YOUR OBJECTIVE:
Copy out every line of the data below word for word, changing nothing.

INPUT RECORDS:
===============

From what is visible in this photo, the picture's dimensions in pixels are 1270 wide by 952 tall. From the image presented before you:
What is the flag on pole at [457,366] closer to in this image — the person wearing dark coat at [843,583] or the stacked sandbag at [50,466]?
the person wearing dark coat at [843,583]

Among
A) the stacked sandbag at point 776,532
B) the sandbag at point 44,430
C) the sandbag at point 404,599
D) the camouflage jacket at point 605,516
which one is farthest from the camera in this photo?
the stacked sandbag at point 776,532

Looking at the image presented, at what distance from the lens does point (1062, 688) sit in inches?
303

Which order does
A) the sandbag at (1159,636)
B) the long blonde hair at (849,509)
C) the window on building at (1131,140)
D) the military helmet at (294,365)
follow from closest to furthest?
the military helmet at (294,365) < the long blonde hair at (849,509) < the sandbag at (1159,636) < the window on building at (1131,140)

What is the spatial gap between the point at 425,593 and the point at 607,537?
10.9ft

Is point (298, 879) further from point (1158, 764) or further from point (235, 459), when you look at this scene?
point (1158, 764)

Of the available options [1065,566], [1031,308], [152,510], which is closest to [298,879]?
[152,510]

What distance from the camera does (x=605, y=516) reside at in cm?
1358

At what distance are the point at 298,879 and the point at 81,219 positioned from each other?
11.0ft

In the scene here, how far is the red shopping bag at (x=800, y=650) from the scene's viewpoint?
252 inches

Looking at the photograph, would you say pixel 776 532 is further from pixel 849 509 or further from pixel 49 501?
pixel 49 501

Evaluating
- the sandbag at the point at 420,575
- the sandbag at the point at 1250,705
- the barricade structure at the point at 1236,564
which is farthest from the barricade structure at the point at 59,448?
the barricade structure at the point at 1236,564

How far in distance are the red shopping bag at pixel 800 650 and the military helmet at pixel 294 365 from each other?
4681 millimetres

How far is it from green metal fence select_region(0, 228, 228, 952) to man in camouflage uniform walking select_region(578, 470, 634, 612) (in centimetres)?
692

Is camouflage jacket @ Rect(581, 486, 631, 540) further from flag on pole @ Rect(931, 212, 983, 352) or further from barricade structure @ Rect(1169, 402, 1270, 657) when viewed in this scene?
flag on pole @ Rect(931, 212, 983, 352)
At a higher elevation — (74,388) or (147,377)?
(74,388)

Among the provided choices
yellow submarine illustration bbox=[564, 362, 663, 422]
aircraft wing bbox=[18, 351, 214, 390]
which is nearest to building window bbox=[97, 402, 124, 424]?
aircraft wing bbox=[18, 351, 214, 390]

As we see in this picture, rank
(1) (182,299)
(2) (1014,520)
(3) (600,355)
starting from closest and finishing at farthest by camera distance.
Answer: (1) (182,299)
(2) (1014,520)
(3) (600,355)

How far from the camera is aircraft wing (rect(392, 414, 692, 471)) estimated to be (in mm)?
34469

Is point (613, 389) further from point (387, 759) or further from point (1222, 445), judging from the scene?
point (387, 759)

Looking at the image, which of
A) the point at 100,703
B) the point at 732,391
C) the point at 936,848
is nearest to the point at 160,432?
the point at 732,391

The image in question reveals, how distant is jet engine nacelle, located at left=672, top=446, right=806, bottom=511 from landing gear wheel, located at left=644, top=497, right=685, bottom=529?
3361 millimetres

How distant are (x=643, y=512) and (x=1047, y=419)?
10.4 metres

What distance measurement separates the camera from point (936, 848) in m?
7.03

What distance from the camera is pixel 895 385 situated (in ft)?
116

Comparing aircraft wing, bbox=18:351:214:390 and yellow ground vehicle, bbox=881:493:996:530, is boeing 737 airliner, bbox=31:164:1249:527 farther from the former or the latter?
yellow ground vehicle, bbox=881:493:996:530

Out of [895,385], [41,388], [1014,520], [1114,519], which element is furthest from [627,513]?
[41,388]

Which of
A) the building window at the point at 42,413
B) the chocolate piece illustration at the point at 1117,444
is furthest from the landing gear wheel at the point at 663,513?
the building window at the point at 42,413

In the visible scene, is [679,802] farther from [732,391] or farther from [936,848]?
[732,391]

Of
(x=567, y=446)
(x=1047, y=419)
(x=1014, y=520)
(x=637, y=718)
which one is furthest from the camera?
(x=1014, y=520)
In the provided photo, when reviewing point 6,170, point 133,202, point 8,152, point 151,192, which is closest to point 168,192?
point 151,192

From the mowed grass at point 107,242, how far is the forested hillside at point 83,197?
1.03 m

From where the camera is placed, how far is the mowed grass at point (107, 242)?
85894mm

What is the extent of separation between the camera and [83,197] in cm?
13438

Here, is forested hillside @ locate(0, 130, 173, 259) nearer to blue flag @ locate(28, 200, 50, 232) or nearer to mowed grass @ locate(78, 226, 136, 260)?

===============

WRITTEN ANSWER:
From what is visible in this photo, the picture's dimensions in pixels are 1270 wide by 952 tall. From the image presented before you:
What is the flag on pole at [457,366] closer to in this image — the person wearing dark coat at [843,583] or the stacked sandbag at [50,466]?
the person wearing dark coat at [843,583]

Among
A) the stacked sandbag at point 776,532
B) the sandbag at point 44,430
C) the sandbag at point 404,599
D) the camouflage jacket at point 605,516
which one is farthest from the camera in this photo?
the stacked sandbag at point 776,532

Looking at the image presented, at what distance from the lens does point (1062, 688) sit in inches?
303

Which order does
A) the sandbag at (1159,636)
B) the long blonde hair at (849,509)
C) the window on building at (1131,140)
D) the military helmet at (294,365)
follow from closest to furthest?
the military helmet at (294,365) < the long blonde hair at (849,509) < the sandbag at (1159,636) < the window on building at (1131,140)

What is the spatial gap between the point at 425,593 and the point at 607,537?
10.9ft

Is point (298, 879) further from point (1158, 764) or further from point (235, 459), when you look at this scene?
point (1158, 764)

Of the available options [1065,566], [1031,308], [152,510], which is closest to [298,879]?
[152,510]

What distance from the camera does (x=605, y=516) reside at in cm?
1358

At what distance are the point at 298,879 and the point at 81,219 positioned from each other?
11.0ft

In the scene here, how far is the red shopping bag at (x=800, y=650) from the scene's viewpoint?
252 inches

Looking at the photograph, would you say pixel 776 532 is further from pixel 849 509 or further from pixel 49 501?
pixel 49 501

Evaluating
- the sandbag at the point at 420,575
- the sandbag at the point at 1250,705
- the barricade structure at the point at 1236,564
which is farthest from the barricade structure at the point at 59,448?
the barricade structure at the point at 1236,564

How far in distance are the red shopping bag at pixel 800 650 and the military helmet at pixel 294 365 from each other?
4681 millimetres

How far is it from green metal fence select_region(0, 228, 228, 952) to man in camouflage uniform walking select_region(578, 470, 634, 612) (in centimetres)?
692

Is camouflage jacket @ Rect(581, 486, 631, 540) further from flag on pole @ Rect(931, 212, 983, 352) or further from barricade structure @ Rect(1169, 402, 1270, 657) when viewed in this scene?
flag on pole @ Rect(931, 212, 983, 352)
At a higher elevation — (74,388) or (147,377)?
(74,388)

Among the provided choices
yellow submarine illustration bbox=[564, 362, 663, 422]
aircraft wing bbox=[18, 351, 214, 390]
which is nearest to building window bbox=[97, 402, 124, 424]?
aircraft wing bbox=[18, 351, 214, 390]

As we see in this picture, rank
(1) (182,299)
(2) (1014,520)
(3) (600,355)
starting from closest and finishing at farthest by camera distance.
Answer: (1) (182,299)
(2) (1014,520)
(3) (600,355)

How far from the camera is aircraft wing (rect(392, 414, 692, 471)) estimated to be (in mm)?
34469

Is point (613, 389) further from point (387, 759) or further from point (1222, 445), judging from the scene?
point (387, 759)

Looking at the image, which of
A) the point at 100,703
B) the point at 732,391
C) the point at 936,848
is nearest to the point at 160,432?
the point at 732,391

The image in question reveals, how distant is jet engine nacelle, located at left=672, top=446, right=806, bottom=511 from landing gear wheel, located at left=644, top=497, right=685, bottom=529?
3361 millimetres

How distant are (x=643, y=512) and (x=1047, y=419)?
10.4 metres

What distance measurement separates the camera from point (936, 848) in m?
7.03

What distance from the camera is pixel 895 385 situated (in ft)?
116

Comparing aircraft wing, bbox=18:351:214:390 and yellow ground vehicle, bbox=881:493:996:530, is boeing 737 airliner, bbox=31:164:1249:527 farther from the former or the latter?
yellow ground vehicle, bbox=881:493:996:530

Out of [895,385], [41,388], [1014,520], [1114,519], which element is furthest from [627,513]?
[41,388]

Which of
A) the building window at the point at 42,413
B) the chocolate piece illustration at the point at 1117,444
is furthest from the landing gear wheel at the point at 663,513?
the building window at the point at 42,413

In the visible scene, is [679,802] farther from [732,391] or farther from [936,848]?
[732,391]

Of
(x=567, y=446)
(x=1047, y=419)
(x=1014, y=520)
(x=637, y=718)
which one is furthest from the camera?
(x=1014, y=520)
In the provided photo, when reviewing point 6,170, point 133,202, point 8,152, point 151,192, which is closest to point 168,192?
point 151,192

From the mowed grass at point 107,242, how far is the forested hillside at point 83,197?
1.03 m

From where the camera is placed, how far is the mowed grass at point (107, 242)?
85894mm

What is the extent of separation between the camera and [83,197] in cm?
13438

Here, is forested hillside @ locate(0, 130, 173, 259) nearer to blue flag @ locate(28, 200, 50, 232) or nearer to mowed grass @ locate(78, 226, 136, 260)?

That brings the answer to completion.